To be fair I have 2 boxes but they arent the same config.  One is a supermicro based build with 12GB RAM and 2 x e5607 CPU's.  The other is a HP Microserver G7 with 10GB of RAM.  CPU usage is nothing according to resource manager on both servers, as it the network utilisation.  The disk setup looks good to me but need to test it out more as per the other email (plan to do this tomrorow!) 

oikjn
Honored Contributor

Re: VSA on Hyper-V Performance Question

think of each VSA node like you would a disk in a traditional raid array.  The raid group (here the VSA cluster) will only be as fast as the SLOWEST node in the cluster and only use as much capacity per node as the SMALLEST node in the cluster.  So the last thing you want to do is take a small SSD VSA and pair it with another VSA that uses huge "green" 5400RPM SATA drives.

 

If the cuslter was recently configured, there may be some activity going on in the background of the cluster, but to check things out, I would watch CMC stats on the cluster as well as perfmon w/ the Host to see where the bottleneck is exactly or at least which node is holding up the other. 

Drew Dubber
Occasional Advisor

Re: VSA on Hyper-V Performance Question

As per my original post both hosts have 1 x M5014 + BBU , both with 4 x 3TB 7200rpm disks in a RAID-10. They both most pretty much the same disk score in CrystalMark etc.
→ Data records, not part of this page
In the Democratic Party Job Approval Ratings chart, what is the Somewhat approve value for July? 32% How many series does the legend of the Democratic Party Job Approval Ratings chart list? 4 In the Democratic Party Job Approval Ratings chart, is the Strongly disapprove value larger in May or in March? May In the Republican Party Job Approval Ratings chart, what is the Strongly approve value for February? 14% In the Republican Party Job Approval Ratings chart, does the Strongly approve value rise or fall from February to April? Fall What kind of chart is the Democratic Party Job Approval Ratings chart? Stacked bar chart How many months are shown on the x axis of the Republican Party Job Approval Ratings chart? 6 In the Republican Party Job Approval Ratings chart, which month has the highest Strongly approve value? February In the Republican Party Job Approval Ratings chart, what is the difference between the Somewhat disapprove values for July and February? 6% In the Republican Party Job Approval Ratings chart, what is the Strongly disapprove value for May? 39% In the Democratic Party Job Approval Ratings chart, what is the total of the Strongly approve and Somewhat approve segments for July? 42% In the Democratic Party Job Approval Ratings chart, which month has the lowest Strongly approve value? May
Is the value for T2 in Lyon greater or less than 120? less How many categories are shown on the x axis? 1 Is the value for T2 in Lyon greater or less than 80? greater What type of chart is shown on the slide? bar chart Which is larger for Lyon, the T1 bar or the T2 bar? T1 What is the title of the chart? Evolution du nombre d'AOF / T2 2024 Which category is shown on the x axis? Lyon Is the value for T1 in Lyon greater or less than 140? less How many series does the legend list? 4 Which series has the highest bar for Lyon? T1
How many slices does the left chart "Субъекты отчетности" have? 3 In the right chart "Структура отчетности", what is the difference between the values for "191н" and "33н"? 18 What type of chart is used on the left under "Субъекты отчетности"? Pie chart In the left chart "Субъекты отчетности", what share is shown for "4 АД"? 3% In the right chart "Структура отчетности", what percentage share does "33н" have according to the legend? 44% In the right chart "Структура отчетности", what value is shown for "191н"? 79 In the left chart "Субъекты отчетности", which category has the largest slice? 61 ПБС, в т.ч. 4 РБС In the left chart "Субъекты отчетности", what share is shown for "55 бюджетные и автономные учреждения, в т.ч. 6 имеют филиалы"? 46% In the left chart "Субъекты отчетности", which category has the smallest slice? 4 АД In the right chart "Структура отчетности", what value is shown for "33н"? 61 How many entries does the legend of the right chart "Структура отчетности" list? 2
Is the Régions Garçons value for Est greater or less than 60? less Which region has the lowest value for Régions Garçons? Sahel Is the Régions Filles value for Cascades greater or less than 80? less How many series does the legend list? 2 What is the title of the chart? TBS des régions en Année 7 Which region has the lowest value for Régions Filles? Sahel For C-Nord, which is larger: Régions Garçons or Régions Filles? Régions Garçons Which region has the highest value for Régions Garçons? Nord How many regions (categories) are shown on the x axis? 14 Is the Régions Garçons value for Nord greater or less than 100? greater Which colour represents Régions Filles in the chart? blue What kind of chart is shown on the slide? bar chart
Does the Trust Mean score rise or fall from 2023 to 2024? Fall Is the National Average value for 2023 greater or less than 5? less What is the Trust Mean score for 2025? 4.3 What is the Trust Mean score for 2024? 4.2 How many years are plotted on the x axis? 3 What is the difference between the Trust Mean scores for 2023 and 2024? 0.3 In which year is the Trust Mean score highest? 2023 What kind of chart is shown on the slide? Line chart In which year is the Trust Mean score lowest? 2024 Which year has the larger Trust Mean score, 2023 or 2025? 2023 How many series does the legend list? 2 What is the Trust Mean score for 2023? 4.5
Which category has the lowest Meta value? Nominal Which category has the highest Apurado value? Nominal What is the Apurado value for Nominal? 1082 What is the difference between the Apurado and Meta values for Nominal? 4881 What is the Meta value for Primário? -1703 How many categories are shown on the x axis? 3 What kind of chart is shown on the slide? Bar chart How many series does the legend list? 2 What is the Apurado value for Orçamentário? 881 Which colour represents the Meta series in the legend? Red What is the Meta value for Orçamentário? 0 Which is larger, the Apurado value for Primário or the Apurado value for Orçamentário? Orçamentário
Will have to get around to doing more tests as soon as I have more time but it isn't something obvious as this unfortunately.
oikjn
Honored Contributor

Re: VSA on Hyper-V Performance Question

eventually you will find one stat that is obvious and the holdup. 

 

you don't mention the CPU on the HP system.  Single threaded CPU speed is very important for VSAs.  Its easy to max out their CPU and even through they let you put in two vCPUs since 9.5, CPU can be an IO limiting factor.  The e5607 @2.26ghz is only slightly faster than the minimum recomendation of 2ghz.

 

no matter what, you should get >30MBps, but that is assuming you aren't somehow doing something to the system to overstress it...  Aka, 30MBps @ 512b random IO would be rather amazing w/ your setup, but is crap if its @ 64k sequential.

Drew Dubber
Occasional Advisor

Re: VSA on Hyper-V Performance Question

The CPU on the HP is a simple AMD TurionтДв II Model Neo N54L.  I run resource manager on both Windows 2012 boxes during say a VM suspension and neither of the hosts is stressed & the HP stats within SANiQ or whatever its called idles as well.  Hopefully we get some time this weekend to test and provide some screenshots.  Maybe I am just expecting too much?  At the moment I am really testing it by setting 3 VM's to suspend at the same time.  Its way slower than a test setup I have on ESXi.